Von Wong Project Sneak Peak
Here is one of the images from Von Wong – Surreal Storm Chasing Portraits project. The image below is from one of my favorite chase days and storms from the project. A massive wall and tail cloud from a slow moving supercell outside Boyes, Montana.
Weather Photography and Storm Chasing
I am sure this goes without saying, but Storm chasing is dangerous. I have been lucky to learn from some of the best meteorologist, climatologist, research scientist and professional storm chasers around. Even with years of education and experience, it took me a long time have the confidence to go out on my own or to lead a group. This project was perfect for me. As a weather photographer, I think about images I want to get and questions like, where will the sun be? (for light and contrast) What direction will the potential storm be moving? Is the area we will be chasing flat and have a decent road network? In the planning stages, I had decided to shoot more panoramic images. To get the wide, open look I was going for, you have to be a considerable distance from the storm. I like to see the whole storm from top to bottom and watch it move towards me. Ben needed time to set up lights, props and get the model where he wanted. He also needed the storm to be closer, so it filled up the screen and looked “epic”. Having a plan in place to get into position and let the storm come to us was the perfect strategy. I would get the shots I wanted while Ben was setting up, then I would monitor the storm. We did get lucky that we chased 7 out of 10 days we were out. We had several good days and one great day in South Dakota complete with tornados and rainbows, amazing lightning and storm structure. The storms were so dynamic and moved so fast that Ben did not get a shot. He wanted a tornado in the background too! (sorry Ben). I say we did well, though.
For the panoramic images below, I used my Canon 5D Mark III, Canon EF 24-70mm f/2.8L II USM lens with my RRS Pano-Gimbal Head to shoot 15 – 18 image muli-row panoramas. Each pano was stitched together using Adobe Lightroom CC 2015 new panorama photo merge feature and finished with Adobe Photoshop CC 2015. Please click on the images below to enlarge. Please leave me your comments.
Behind the Scenes
BTS images by Anna Tenne-Photography[/alert]
Learn More About Storm Chasing
Now you want to go storm chasing? It changed my life. I think everyone should witness supercells on the Great Plains. A great way to learn and really enjoy the experience is booking a stormchasing tour.
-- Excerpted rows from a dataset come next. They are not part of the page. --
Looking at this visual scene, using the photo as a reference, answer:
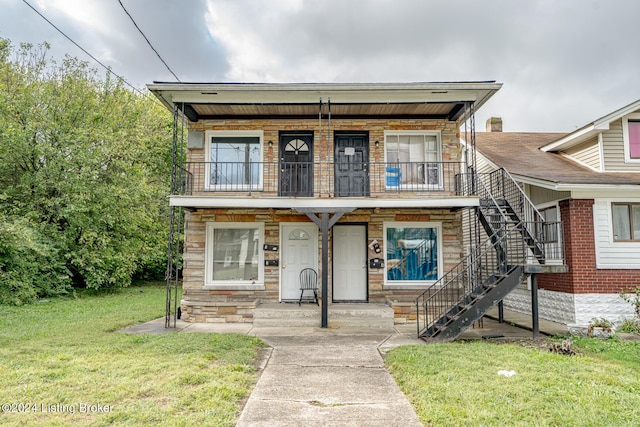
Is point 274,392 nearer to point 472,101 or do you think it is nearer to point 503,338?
point 503,338

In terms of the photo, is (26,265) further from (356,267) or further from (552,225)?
(552,225)

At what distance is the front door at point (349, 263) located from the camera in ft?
32.5

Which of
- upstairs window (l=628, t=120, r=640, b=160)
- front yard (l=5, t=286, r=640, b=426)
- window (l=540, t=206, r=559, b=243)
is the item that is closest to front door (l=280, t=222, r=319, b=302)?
front yard (l=5, t=286, r=640, b=426)

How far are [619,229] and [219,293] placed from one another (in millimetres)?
9149

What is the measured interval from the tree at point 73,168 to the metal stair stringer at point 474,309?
466 inches

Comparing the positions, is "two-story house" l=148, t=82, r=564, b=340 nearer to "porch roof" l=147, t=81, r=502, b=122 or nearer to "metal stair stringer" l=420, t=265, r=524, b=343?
"porch roof" l=147, t=81, r=502, b=122

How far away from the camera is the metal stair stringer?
6.99 m

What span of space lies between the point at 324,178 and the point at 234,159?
232 centimetres

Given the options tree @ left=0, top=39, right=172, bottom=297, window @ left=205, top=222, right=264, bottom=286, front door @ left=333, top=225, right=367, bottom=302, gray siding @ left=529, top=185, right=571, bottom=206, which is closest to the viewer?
gray siding @ left=529, top=185, right=571, bottom=206

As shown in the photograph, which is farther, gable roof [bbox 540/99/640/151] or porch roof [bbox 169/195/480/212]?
gable roof [bbox 540/99/640/151]

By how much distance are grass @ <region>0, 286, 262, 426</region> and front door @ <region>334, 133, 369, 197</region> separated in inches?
Answer: 179

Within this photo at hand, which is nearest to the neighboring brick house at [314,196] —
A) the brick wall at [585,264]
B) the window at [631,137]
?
the brick wall at [585,264]

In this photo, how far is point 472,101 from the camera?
892 centimetres

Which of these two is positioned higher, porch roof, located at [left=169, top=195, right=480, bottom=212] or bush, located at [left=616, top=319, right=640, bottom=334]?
porch roof, located at [left=169, top=195, right=480, bottom=212]
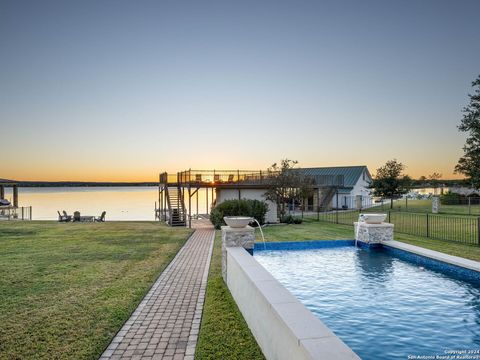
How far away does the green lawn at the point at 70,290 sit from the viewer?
4.89 metres

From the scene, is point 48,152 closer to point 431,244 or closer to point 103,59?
A: point 103,59

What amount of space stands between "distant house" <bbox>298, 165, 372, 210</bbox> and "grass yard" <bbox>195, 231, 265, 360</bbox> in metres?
27.3

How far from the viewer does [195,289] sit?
7.68m

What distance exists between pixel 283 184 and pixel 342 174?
737 inches

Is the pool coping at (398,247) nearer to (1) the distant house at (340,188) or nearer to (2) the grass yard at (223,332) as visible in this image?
(2) the grass yard at (223,332)

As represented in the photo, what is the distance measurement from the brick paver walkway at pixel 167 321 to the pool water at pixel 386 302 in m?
2.39

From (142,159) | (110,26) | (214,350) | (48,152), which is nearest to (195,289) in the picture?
(214,350)

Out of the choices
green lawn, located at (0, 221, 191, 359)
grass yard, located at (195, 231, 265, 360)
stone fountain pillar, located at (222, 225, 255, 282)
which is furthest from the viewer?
stone fountain pillar, located at (222, 225, 255, 282)

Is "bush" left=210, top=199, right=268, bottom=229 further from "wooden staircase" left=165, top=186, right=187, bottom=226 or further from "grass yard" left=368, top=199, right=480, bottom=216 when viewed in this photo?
"grass yard" left=368, top=199, right=480, bottom=216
Spend a week or more during storm season driving up and down the Plains. Let the experts do all of the work, it is a blast!
For my own forecasting, I use a number of tools and weather models:
NOAA / National Weather Service – Storm Prediction Center
Weather Forecast Models and Satellite
Radar and Field Equipment
- GRLevel3 Windows based radar software for live and archive NEXRAD Level III data
- RadarScope OSX, iOS and Andriod utility for viewing NEXRAD Level III data
- AllisonHouse – High-resolution weather data. Integrates with GRLevel 3 and RadarScope
- Touchscreen Laptop, iPad, Verizon Mobile Data, HAM Radio (I am a licenced radio operator)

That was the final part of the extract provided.